An exact copy of the lines from the start of the material below through the line containing "Немалое значение имел" is the required answer, and it includes no pictures.

(Task material Opens)

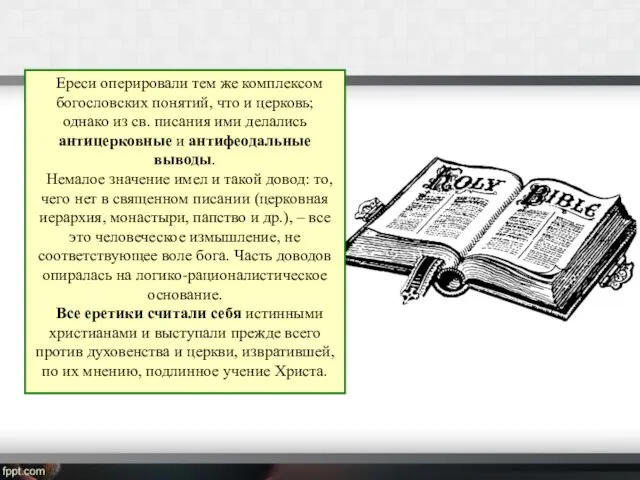 Ереси оперировали тем же комплексом богословских понятий, что и церковь; однако из св. писания ими делались антицерковные и антифеодальные выводы.

Немалое значение имел и такой довод: то, чего нет в священном писании (церковная иерархия, монастыри, папство и др.), – все это человеческое измышление, не соответствующее воле бога. Часть доводов опиралась на логико-рационалистическое основание.

Все еретики считали себя истинными христианами и выступали прежде всего против духовенства и церкви, извратившей, по их мнению, подлинное учение Христа.

HOLY BIBLE

fppt.com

(Task material Closes)

Response to the exercise:
 Ереси оперировали тем же комплексом богословских понятий, что и церковь; однако из св. писания ими делались антицерковные и антифеодальные выводы.

Немалое значение имел и такой довод: то, чего нет в священном писании (церковная иерархия, монастыри, папство и др.), – все это человеческое измышление, не соответствующее воле бога. Часть доводов опиралась на логико-рационалистическое основание.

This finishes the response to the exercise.